(MATERIALS PROVIDED)
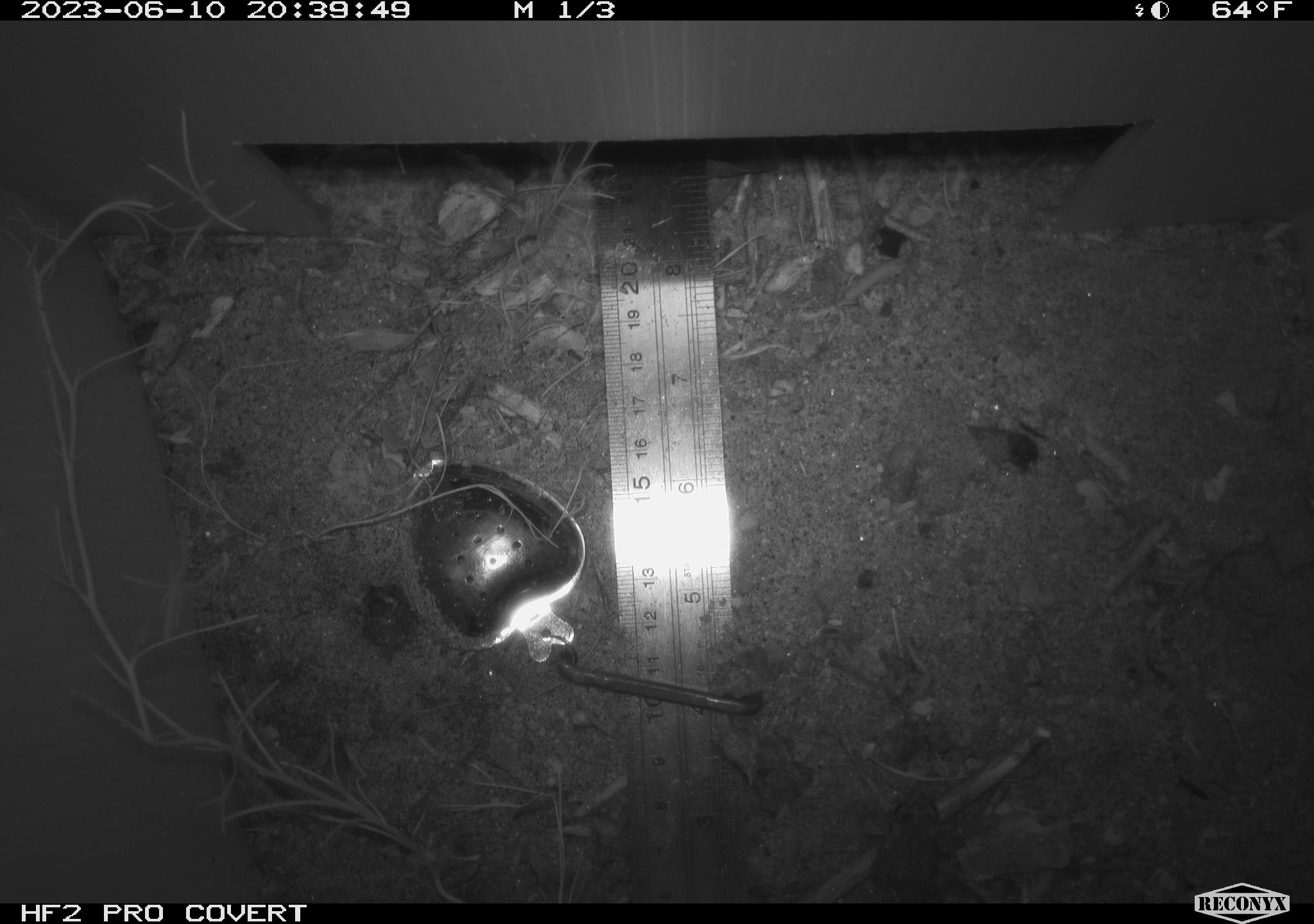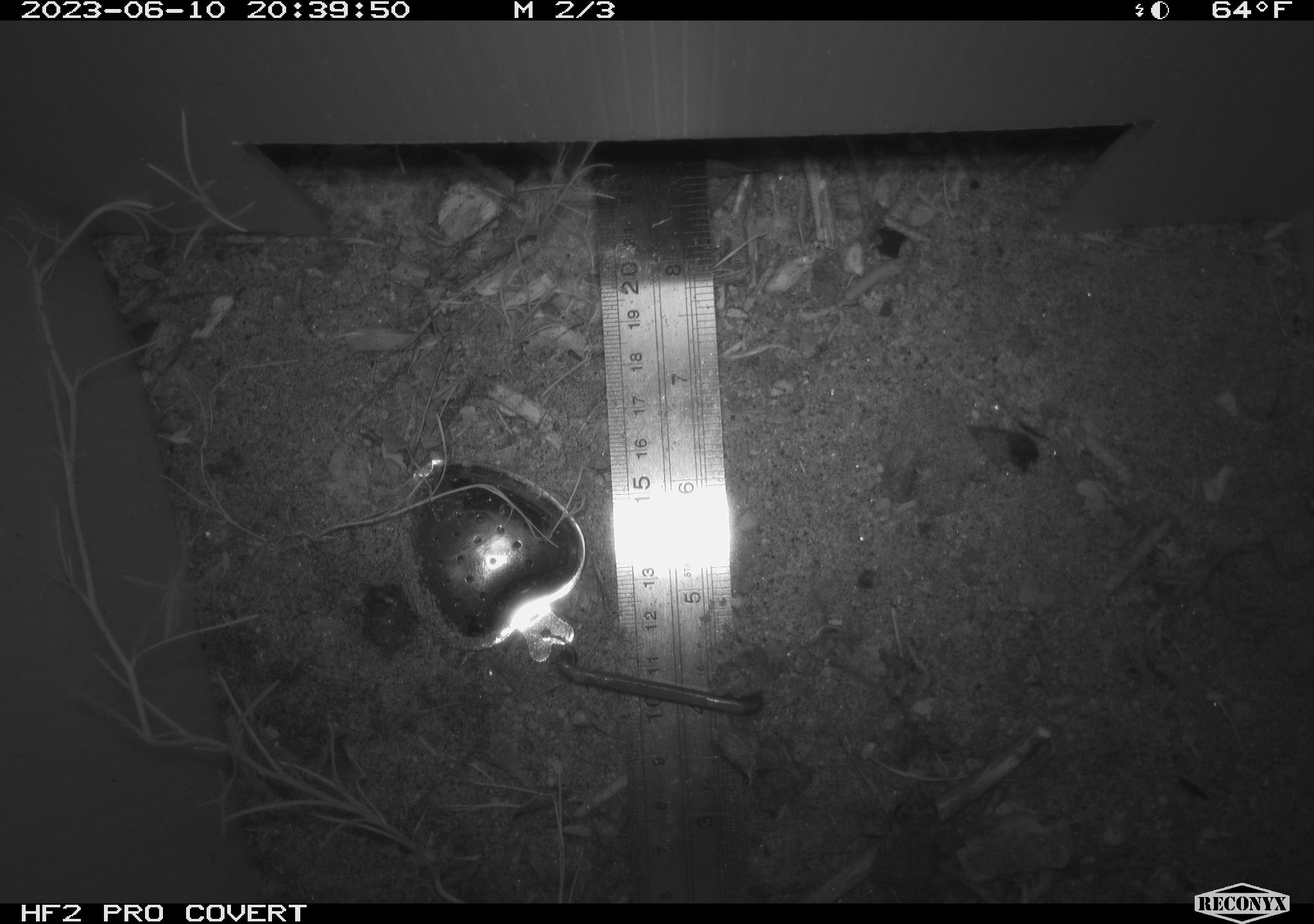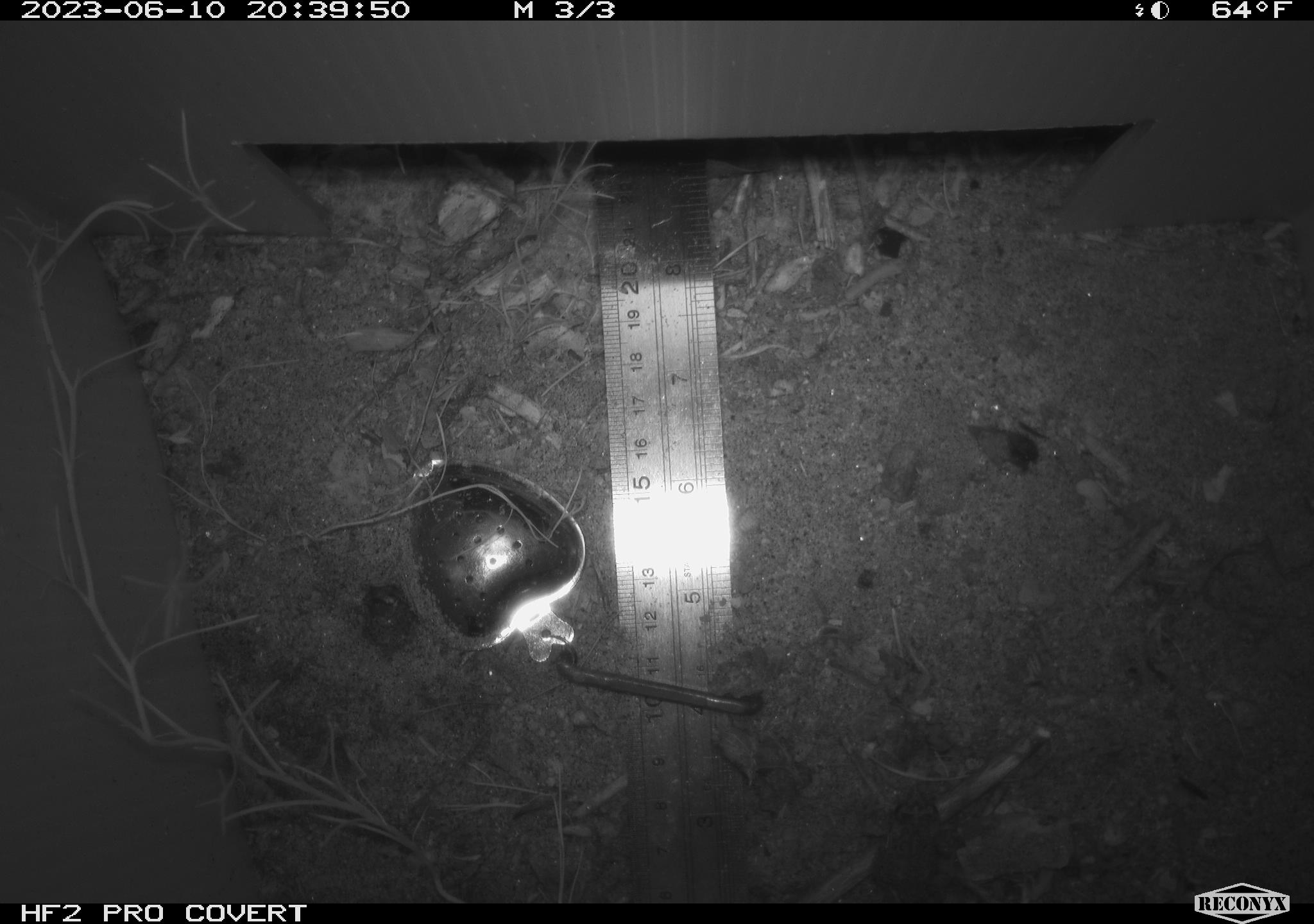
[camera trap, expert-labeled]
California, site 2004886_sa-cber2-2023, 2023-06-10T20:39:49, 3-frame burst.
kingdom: Animalia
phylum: Chordata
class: Amphibia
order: Anura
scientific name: Anura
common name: frogs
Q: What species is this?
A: Frogs (Anura).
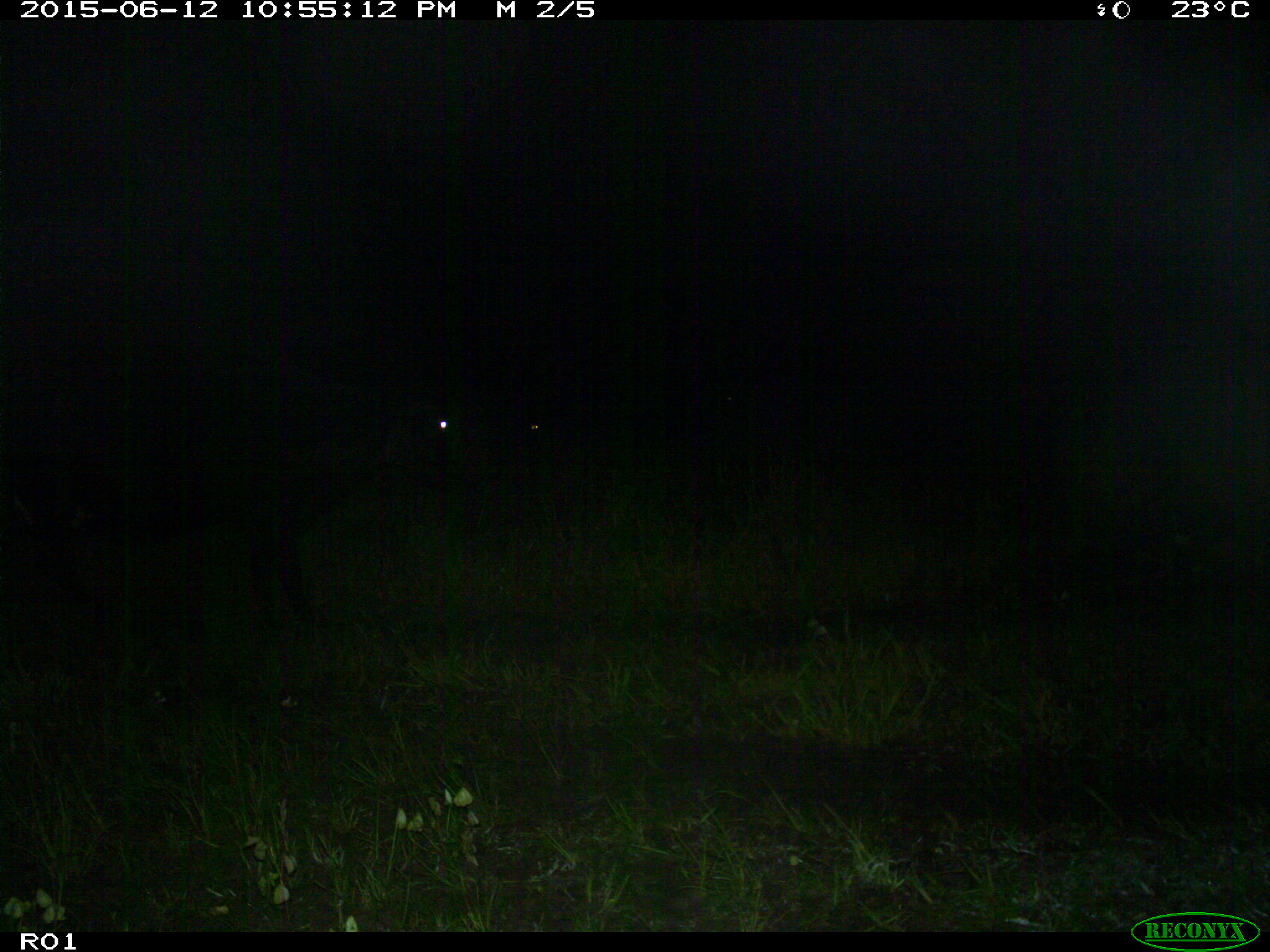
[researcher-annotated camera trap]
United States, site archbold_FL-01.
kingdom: Animalia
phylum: Chordata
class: Mammalia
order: Artiodactyla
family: Bovidae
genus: Bos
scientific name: Bos taurus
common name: domestic cow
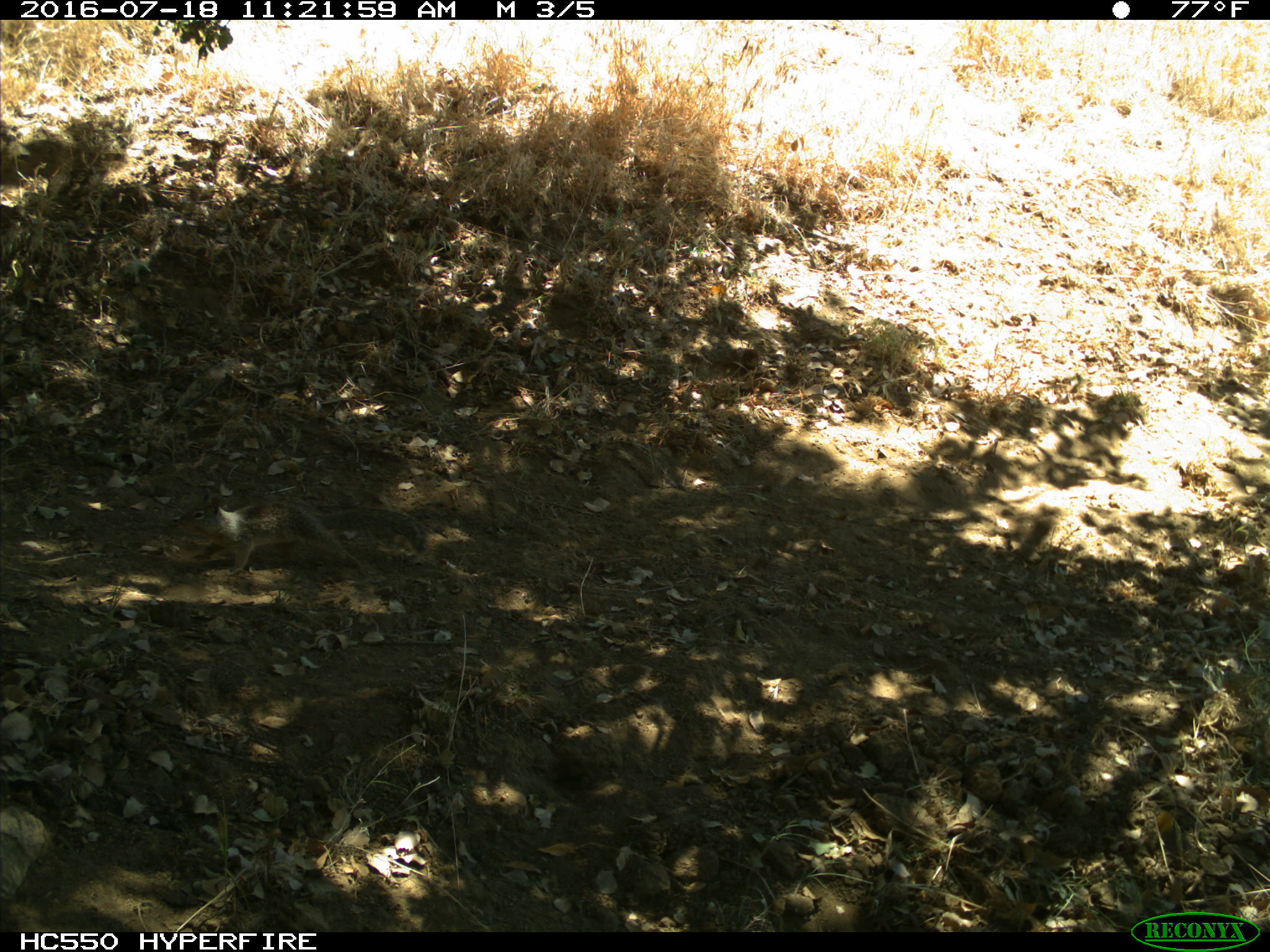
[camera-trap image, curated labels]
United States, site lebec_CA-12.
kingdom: Animalia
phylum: Chordata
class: Mammalia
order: Rodentia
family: Sciuridae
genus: Otospermophilus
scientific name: Otospermophilus beecheyi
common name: california ground squirrel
(End MATERIALS PROVIDED)
TASK INSTRUCTIONS - Your task is to transcribe, exactly and without additions, every line from the one that contains "order: Artiodactyla" to the end of the entries above, both included. Omit all pictures.

TASK RESPONSE -
order: Artiodactyla
family: Bovidae
genus: Bos
scientific name: Bos taurus
common name: domestic cow
[camera-trap image, curated labels]
United States, site lebec_CA-12.
kingdom: Animalia
phylum: Chordata
class: Mammalia
order: Rodentia
family: Sciuridae
genus: Otospermophilus
scientific name: Otospermophilus beecheyi
common name: california ground squirrel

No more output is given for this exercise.